# Exercise directions
Gather every line in the records below that holds the word "shirt", and copy each one out.

--- START Exercise data ---

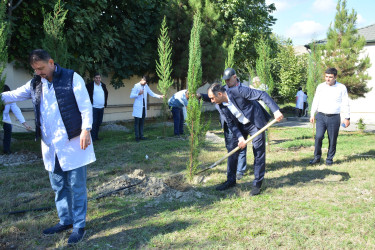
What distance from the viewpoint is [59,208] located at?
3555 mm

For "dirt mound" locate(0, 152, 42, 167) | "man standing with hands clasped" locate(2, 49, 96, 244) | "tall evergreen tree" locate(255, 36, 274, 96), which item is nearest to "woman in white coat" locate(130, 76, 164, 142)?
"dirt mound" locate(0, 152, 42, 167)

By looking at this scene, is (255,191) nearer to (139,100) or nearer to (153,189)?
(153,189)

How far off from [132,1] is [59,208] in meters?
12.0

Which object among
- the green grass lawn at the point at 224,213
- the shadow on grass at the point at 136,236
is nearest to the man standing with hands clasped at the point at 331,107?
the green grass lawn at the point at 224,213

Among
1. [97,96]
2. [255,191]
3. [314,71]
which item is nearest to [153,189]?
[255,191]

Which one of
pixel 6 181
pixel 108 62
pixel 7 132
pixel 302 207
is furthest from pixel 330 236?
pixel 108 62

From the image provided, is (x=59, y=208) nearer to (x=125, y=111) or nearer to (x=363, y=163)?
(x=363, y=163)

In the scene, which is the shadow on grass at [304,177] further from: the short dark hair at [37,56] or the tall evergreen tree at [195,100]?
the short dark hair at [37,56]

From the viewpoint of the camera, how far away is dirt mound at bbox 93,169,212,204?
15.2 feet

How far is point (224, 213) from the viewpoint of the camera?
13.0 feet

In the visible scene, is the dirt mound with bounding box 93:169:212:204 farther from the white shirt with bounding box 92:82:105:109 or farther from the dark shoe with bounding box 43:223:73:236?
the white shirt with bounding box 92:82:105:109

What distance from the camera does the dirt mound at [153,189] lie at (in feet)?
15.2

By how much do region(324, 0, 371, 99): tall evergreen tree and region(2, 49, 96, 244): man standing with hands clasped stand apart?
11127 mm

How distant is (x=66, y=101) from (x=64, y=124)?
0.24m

--- END Exercise data ---
--- START Exercise data ---

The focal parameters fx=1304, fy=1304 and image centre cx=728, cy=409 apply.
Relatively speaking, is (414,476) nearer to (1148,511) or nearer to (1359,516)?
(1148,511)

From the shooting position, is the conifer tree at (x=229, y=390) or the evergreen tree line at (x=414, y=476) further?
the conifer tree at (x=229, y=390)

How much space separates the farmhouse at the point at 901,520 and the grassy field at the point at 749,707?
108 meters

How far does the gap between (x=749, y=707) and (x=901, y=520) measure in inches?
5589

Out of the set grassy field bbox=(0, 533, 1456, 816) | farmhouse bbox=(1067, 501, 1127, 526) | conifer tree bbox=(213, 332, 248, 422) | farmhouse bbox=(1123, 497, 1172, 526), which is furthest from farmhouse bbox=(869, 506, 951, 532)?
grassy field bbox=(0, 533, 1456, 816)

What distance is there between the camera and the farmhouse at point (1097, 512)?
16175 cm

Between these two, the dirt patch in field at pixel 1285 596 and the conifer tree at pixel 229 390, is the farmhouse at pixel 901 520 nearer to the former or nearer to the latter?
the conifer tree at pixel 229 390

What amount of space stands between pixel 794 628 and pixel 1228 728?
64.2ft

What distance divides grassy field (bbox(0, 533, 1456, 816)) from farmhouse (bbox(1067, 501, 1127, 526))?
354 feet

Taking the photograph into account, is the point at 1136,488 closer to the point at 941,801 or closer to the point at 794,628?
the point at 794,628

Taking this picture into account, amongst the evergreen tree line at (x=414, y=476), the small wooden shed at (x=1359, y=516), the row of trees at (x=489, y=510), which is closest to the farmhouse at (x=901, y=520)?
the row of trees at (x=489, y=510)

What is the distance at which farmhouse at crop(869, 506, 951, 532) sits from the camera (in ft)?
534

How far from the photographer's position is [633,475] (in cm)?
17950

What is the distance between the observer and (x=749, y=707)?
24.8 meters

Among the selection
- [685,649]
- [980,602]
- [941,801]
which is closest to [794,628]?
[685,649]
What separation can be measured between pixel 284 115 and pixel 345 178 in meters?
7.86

--- END Exercise data ---
--- START Exercise data ---

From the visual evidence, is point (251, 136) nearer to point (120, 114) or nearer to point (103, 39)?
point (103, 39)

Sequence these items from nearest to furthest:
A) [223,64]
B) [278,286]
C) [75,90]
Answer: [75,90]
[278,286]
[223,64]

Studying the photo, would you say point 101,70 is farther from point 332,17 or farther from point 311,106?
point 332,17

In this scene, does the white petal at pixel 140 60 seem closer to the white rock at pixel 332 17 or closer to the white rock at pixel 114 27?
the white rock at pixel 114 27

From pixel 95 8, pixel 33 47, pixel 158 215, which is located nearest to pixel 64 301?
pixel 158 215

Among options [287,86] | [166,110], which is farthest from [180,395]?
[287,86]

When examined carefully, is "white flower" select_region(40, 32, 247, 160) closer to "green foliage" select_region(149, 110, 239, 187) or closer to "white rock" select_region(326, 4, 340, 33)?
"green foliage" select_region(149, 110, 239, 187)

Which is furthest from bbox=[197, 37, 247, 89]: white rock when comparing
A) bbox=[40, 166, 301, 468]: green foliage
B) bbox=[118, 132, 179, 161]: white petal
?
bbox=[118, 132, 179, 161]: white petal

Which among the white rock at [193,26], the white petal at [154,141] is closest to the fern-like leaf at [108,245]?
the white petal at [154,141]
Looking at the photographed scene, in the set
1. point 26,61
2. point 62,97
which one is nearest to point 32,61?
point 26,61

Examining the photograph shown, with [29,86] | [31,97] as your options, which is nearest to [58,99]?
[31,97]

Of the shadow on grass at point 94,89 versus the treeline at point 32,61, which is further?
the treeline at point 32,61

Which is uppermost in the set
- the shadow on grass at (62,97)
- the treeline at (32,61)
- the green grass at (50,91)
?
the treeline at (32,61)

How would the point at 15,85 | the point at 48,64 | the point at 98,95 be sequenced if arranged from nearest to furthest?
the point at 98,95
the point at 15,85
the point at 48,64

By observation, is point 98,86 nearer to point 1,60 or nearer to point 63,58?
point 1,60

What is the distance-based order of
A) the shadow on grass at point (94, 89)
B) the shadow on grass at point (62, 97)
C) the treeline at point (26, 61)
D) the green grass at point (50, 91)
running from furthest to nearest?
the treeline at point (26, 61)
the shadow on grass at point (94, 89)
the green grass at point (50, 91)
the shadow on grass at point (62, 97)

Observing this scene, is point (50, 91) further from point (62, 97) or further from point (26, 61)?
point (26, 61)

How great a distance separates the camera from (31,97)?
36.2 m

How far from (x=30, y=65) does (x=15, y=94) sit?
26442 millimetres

--- END Exercise data ---

# Expected answer
In the visible scene, is the dirt mound with bounding box 93:169:212:204 farther from the white shirt with bounding box 92:82:105:109 or farther from the dark shoe with bounding box 43:223:73:236?
the white shirt with bounding box 92:82:105:109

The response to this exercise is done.